Ce serait donc la fin d'un âge d'or du travail social ?

Mais il n'y a pas d'âge d'or ! Le travail social se construit jour après jour. Notre propos n'est pas de dénoncer tout ce qui est mis en place aujourd'hui. Par exemple, la loi 2002-2 participe, à travers la mise en place des conseils de la vie sociale ou de l'évaluation, à l'amélioration des pratiques. Même s'il y a un peu d'hypocrisie au sens où améliorer les pratiques ne conduit qu'exceptionnellement à des gains de productivité.

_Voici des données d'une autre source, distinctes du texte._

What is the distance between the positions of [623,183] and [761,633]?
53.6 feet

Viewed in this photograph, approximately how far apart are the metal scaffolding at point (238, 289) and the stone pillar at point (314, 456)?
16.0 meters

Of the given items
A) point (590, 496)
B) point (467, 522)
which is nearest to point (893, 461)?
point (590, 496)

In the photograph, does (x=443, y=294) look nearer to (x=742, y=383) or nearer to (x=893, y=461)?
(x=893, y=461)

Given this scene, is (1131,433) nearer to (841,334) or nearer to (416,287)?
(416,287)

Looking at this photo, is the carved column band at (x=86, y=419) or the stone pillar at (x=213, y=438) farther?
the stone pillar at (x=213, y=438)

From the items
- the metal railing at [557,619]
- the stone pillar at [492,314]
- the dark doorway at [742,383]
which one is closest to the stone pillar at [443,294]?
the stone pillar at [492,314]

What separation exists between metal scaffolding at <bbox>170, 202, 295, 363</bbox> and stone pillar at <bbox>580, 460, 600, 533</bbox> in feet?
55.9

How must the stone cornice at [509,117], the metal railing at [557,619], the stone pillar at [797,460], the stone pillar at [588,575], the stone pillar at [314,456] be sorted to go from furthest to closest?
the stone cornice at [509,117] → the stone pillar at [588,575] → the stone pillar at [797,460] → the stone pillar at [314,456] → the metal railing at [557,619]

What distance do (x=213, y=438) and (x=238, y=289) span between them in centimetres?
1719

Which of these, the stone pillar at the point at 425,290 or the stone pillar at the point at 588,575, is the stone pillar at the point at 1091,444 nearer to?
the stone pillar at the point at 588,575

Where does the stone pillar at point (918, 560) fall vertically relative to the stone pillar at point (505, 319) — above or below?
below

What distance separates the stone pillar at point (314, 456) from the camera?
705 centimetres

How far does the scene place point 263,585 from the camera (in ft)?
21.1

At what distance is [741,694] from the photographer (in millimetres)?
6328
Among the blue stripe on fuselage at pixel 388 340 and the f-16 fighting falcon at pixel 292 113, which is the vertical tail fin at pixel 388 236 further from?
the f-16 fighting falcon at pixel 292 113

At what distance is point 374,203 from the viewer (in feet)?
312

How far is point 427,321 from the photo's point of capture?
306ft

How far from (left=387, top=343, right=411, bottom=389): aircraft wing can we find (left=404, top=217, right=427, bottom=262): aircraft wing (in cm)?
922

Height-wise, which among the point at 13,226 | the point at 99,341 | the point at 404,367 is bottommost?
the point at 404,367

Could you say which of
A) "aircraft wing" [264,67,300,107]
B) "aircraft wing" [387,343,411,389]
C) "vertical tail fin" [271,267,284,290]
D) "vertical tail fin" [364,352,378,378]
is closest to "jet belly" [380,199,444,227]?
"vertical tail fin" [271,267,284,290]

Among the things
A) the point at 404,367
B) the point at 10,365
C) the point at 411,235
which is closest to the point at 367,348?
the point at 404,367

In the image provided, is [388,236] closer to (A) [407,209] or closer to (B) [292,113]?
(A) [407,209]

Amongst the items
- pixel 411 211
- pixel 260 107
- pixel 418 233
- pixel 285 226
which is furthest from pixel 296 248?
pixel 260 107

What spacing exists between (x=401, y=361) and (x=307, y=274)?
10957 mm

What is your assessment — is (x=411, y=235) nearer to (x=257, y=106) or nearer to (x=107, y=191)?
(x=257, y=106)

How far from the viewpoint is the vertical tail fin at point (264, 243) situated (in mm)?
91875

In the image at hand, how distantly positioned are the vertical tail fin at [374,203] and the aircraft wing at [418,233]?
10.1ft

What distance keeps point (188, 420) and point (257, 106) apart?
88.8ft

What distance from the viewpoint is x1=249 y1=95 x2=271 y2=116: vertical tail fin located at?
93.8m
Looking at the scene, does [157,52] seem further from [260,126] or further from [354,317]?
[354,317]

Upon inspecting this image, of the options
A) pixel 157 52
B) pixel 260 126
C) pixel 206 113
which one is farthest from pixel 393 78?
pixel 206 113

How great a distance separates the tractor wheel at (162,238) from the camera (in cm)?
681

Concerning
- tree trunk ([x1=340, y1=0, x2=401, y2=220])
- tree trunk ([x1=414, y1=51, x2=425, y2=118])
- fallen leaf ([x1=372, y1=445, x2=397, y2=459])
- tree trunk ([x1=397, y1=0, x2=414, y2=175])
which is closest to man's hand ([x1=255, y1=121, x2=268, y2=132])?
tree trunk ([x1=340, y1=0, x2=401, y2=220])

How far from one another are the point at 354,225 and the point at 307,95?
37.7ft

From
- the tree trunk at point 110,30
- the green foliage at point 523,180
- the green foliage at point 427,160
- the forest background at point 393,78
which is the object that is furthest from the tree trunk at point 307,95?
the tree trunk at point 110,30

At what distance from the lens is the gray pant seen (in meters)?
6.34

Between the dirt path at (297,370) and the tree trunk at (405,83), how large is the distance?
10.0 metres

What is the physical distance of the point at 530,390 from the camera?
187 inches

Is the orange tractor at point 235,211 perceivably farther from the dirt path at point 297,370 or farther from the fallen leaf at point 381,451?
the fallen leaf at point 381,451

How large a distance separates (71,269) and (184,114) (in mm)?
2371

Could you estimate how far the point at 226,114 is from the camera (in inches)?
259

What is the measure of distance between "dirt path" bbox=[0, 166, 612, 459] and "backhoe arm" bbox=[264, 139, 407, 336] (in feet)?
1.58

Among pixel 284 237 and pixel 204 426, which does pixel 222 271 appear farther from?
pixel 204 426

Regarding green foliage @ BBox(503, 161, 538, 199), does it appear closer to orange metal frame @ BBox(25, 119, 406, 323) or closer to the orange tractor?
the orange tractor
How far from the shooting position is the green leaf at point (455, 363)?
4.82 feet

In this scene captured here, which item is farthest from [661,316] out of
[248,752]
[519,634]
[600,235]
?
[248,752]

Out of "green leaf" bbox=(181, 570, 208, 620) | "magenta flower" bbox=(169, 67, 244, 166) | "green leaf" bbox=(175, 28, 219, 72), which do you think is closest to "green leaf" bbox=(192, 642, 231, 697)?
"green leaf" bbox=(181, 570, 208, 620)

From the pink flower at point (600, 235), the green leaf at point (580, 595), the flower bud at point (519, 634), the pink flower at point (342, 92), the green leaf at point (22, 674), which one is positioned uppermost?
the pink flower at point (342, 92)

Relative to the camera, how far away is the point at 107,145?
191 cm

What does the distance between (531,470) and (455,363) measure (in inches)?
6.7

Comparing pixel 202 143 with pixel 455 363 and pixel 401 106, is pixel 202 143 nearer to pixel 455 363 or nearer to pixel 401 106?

La loi 2002-2 ne serait-elle finalement qu'un écran de fumée venant cacher la réalité de la nouvelle « dirigeance » du secteur social et médico-social ?

Vous avez également des inquiétudes sur la fonction de direction...

Il suffit de voir les effets du décret sur la qualification des directeurs ! La majorité des offres d'emploi sont ouvertes à des diplômés de niveau II, et donc aux titulaires d'un diplôme de cadre intermédiaire comme le Caferuis [certificat d'aptitude aux fonctions d'encadrement et de responsable d'unité d'intervention sociale], et non de dirigeant. Pour nous, ce décret n'est qu'une pièce du puzzle qui se met en place : un super-directeur managera des regroupements d'associations et ventilera une enveloppe globale entre des établissements dont les directeurs auront perdu une partie de leurs attributions. Avec une question : quel recours aura un directeur pour faire valoir les besoins financiers nécessaires à son projet d'établissement, qui est la traduction des besoins individuels des usagers ? Là encore, le service rendu à l'usager risque d'être sacrifié sur l'autel de la gestion financière.

Qu'allez-vous faire ?

Résister et dénoncer cette bascule. Dans cet esprit, nous voulons mobiliser les directeurs et les administrateurs des associations, adresser des courriers aux élus, des pétitions... Plus largement, nous voulons sensibiliser les responsables politiques, dont certains s'élèvent contre le désengagement de l'Etat dans la gestion des questions sociales.

Notes

(1) Fédération nationale des associations de directeurs d'établissements et services sanitaires, sociaux et médico-sociaux sans but lucratif : 10517, Chemin Bas - 30129 Manduel - Tél. 04 66 02 11 44 - Les « états généraux » sont intitulés : « Dirigeance ! Gouvernance ! Quel dessein, quel avenir pour l'intervention sociale ? » - http ://etatsgeneraux.fnades.fr.